January 12, 2016 Posted in: Personal Health , Article

Anyone who's ever been in love knows it's not always easy. Having a significant other is hard work! But the keys to relationship bliss become obvious over time: Developing a mutual understanding and practicing effective communication both go a long way.

Fortunately, this holds true for important relationships outside your love life -- such as the one you have with your doctor. Let's run through seven basic techniques to help enhance the ever-so-important doctor-patient relationship:

  1. Practice clear communication. Patients need to make their desires abundantly clear, whether that means being highly involved in decision-making or receiving thorough information on a diagnosis. So don't beat around the bush; rather, articulate what you want and need. Per the age-old adage, you don't get what you don't ask for.
  2. Don't be shy. If you were in the waiting room for hours, mention it to your doctor and ask if there is some way to shorten the wait in the future. You don't need to be quiet regarding your discontent -- you just need to be respectful. Only through open communication can both parties see eye to eye and begin correcting flaws.
  3. Ask to be involved. A 2003 article published in the British Medical Journal reported that "patients want to be people who doctors do things with, not people that doctors do things to" and "want to be consulted about their condition, their treatment, and how things will progress from the consultation." If you aren't happy with the decisions being made, it's not very likely that you will adhere to them. So take matters in your own hands: Be involved and help formulate your treatment plan.
  4. Make your goals clear. Now that you're involved in the decision-making process, make sure your doctor knows what your goals are. For instance, if you're with a physical therapist and would like to develop a stronger core or lose weight, simply tell them. The only way a doctor can help is if they know what to help with.
  5. Listen. Although you are establishing a team environment, always remember that your doctor is still the expert. In some situations, your input may be limited in scope or run counter to your health. Continue to be involved, but make sure to listen to -- and better yet, understand -- the doctor's professional opinion.
+++
▶ ASSIGNED TASK
Answer each question from the doctor-patient article on its own line, numbered 1., 2., 3., and number your answers the same way.
1. How many basic techniques does the article set out to cover?
2. In what year was the British Medical Journal article it quotes published?
3. Under "Listen," who does the article say is still the expert?
The material that follows has no connection to the doctor-patient article.

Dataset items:
+++
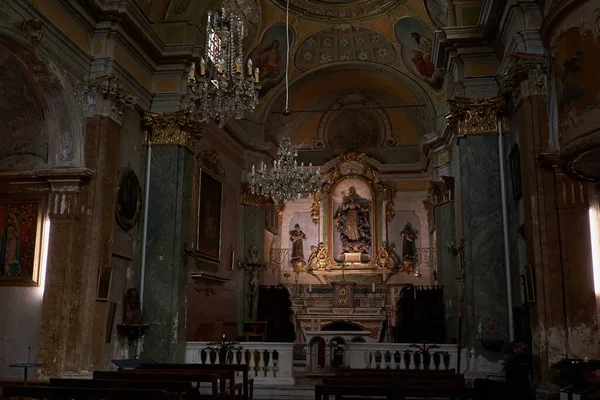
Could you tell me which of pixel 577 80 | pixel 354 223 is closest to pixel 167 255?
pixel 577 80

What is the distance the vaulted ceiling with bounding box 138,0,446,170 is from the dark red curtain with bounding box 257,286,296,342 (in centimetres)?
467

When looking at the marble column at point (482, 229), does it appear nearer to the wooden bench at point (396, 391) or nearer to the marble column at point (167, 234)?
the wooden bench at point (396, 391)

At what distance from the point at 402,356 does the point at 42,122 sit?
740 cm

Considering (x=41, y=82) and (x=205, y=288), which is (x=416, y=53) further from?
(x=41, y=82)

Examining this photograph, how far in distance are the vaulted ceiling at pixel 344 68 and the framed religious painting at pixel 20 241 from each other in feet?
15.0

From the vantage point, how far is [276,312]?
17734 millimetres

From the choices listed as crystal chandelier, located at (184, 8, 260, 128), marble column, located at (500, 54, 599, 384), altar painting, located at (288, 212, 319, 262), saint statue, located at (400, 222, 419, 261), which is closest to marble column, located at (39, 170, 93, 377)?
crystal chandelier, located at (184, 8, 260, 128)

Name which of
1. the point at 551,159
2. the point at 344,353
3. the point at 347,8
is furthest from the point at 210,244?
the point at 551,159

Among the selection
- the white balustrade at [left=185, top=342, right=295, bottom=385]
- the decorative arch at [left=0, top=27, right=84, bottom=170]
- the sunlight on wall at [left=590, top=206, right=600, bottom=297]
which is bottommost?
the white balustrade at [left=185, top=342, right=295, bottom=385]

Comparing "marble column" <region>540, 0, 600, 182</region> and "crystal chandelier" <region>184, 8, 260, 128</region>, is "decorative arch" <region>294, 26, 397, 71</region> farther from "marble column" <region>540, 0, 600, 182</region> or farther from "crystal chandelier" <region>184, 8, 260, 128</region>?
"marble column" <region>540, 0, 600, 182</region>

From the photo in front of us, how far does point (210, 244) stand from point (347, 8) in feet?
24.2

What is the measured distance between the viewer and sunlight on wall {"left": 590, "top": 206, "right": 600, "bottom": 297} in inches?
323

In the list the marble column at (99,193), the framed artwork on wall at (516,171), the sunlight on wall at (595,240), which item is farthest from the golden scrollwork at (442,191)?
the marble column at (99,193)

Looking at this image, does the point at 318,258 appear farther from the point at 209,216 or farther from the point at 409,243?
the point at 209,216
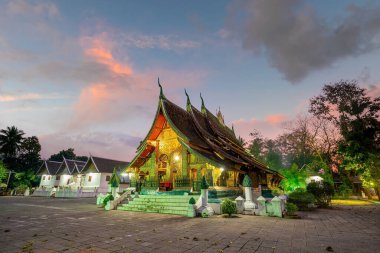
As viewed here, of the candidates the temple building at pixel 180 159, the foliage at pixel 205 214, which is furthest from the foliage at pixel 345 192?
the foliage at pixel 205 214

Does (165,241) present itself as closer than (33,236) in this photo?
Yes

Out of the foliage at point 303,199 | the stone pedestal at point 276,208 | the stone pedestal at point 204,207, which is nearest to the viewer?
the stone pedestal at point 276,208

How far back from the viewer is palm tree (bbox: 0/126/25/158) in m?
49.4

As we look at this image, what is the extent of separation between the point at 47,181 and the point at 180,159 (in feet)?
140

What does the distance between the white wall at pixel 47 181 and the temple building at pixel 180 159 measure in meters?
36.4

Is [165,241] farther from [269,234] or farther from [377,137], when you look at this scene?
[377,137]

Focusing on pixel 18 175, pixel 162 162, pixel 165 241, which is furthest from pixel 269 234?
pixel 18 175

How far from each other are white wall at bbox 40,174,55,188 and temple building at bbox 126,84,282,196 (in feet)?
119

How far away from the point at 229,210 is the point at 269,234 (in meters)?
4.08

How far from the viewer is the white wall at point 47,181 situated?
44688mm

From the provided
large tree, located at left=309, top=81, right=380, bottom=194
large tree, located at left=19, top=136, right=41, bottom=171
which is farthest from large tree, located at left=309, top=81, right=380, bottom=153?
large tree, located at left=19, top=136, right=41, bottom=171

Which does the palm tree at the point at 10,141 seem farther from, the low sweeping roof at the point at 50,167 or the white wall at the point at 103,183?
the white wall at the point at 103,183

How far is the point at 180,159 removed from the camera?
53.9 feet

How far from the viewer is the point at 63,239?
5.44m
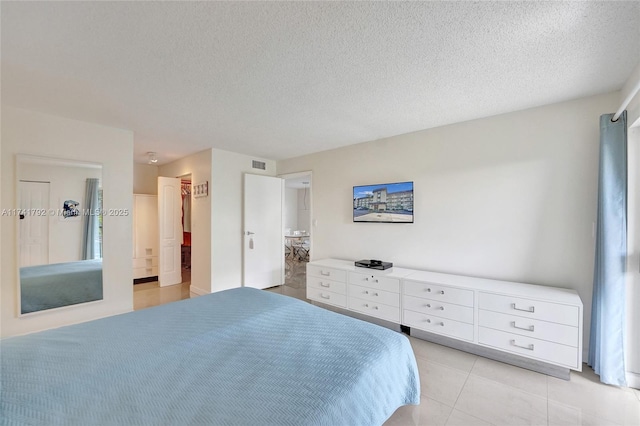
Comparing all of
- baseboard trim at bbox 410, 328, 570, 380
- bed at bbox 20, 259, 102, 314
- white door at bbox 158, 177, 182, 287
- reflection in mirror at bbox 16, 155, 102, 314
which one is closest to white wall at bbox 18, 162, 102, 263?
reflection in mirror at bbox 16, 155, 102, 314

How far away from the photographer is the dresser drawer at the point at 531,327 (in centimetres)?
209

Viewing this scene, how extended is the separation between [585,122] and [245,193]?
14.1ft

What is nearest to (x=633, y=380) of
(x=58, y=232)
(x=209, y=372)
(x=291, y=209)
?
(x=209, y=372)

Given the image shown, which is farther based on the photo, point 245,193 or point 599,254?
point 245,193

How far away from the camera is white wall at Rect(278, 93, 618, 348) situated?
2.38m

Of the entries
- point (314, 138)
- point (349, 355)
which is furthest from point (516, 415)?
point (314, 138)

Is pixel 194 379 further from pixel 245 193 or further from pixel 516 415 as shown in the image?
pixel 245 193

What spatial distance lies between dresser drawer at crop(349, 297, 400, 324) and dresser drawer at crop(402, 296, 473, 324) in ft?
0.54

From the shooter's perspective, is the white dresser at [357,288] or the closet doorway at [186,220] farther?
the closet doorway at [186,220]

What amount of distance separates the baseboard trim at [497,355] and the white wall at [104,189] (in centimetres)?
371

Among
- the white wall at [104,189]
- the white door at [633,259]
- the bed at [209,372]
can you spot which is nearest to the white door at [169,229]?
the white wall at [104,189]

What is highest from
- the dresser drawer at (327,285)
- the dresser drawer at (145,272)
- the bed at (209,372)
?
the bed at (209,372)

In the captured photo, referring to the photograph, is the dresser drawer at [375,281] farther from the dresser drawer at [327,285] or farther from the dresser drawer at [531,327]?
the dresser drawer at [531,327]

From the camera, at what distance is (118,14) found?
1402mm
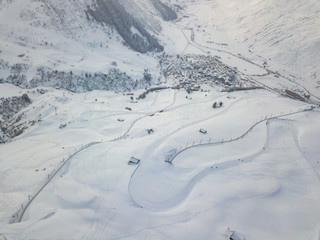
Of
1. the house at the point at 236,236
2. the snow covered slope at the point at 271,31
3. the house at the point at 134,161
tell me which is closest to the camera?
the house at the point at 236,236

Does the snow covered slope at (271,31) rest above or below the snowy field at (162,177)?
above

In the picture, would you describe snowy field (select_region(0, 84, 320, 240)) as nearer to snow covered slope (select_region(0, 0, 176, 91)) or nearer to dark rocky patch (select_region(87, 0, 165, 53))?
snow covered slope (select_region(0, 0, 176, 91))

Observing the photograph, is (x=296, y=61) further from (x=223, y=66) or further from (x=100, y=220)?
(x=100, y=220)

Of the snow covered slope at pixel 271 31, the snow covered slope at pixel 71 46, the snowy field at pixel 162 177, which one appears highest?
the snow covered slope at pixel 271 31

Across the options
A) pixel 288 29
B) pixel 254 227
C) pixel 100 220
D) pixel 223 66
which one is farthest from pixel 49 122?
pixel 288 29

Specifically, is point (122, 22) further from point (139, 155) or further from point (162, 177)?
point (162, 177)

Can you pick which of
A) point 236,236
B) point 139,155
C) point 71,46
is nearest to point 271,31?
point 71,46

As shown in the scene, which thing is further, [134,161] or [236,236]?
[134,161]

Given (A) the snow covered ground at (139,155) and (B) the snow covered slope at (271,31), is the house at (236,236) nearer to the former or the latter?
(A) the snow covered ground at (139,155)

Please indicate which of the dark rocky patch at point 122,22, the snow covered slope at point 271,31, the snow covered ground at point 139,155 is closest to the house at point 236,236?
the snow covered ground at point 139,155
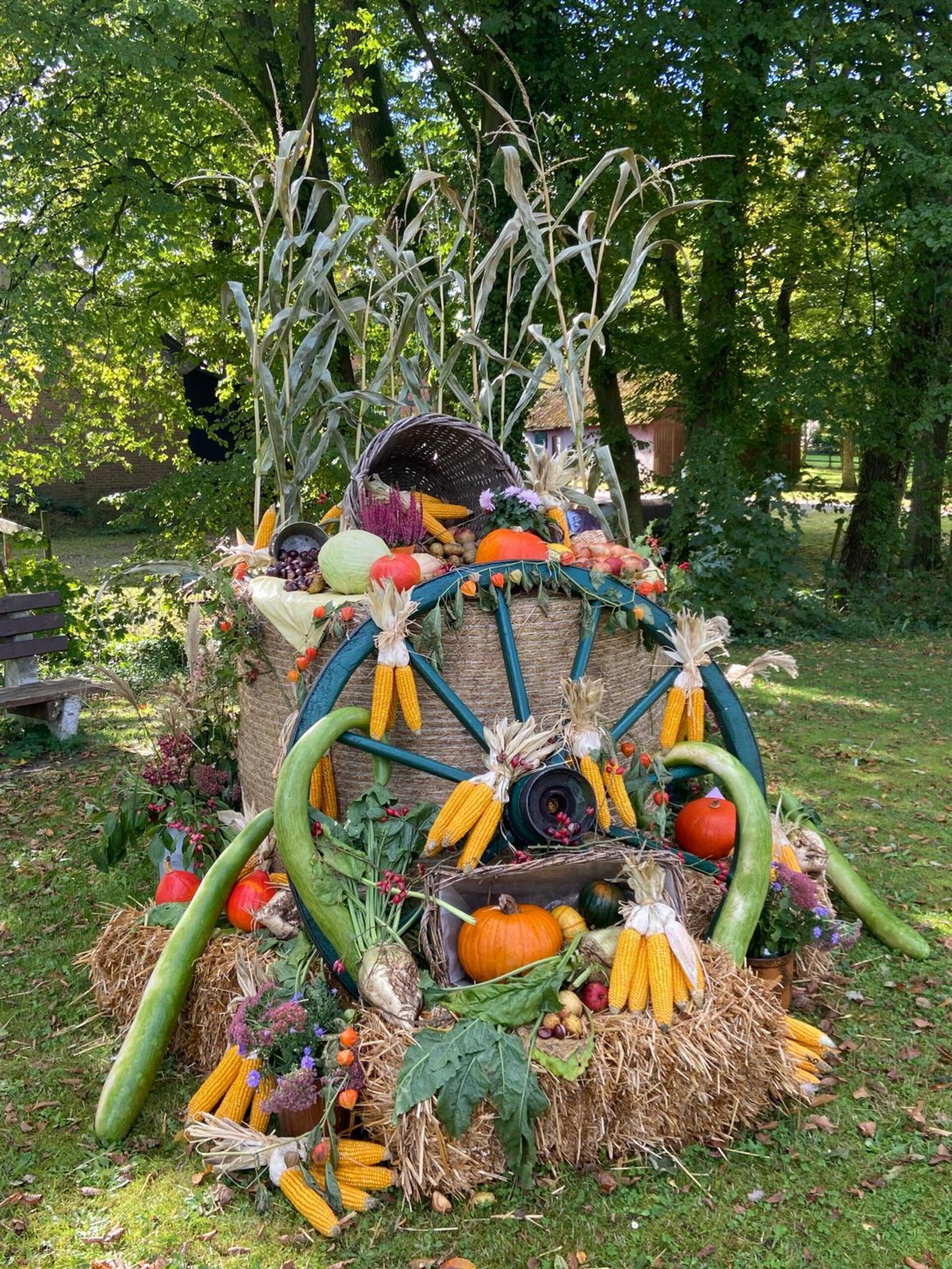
+++
▶ RESPONSE AREA
1. Seven
2. 2003
3. The doctor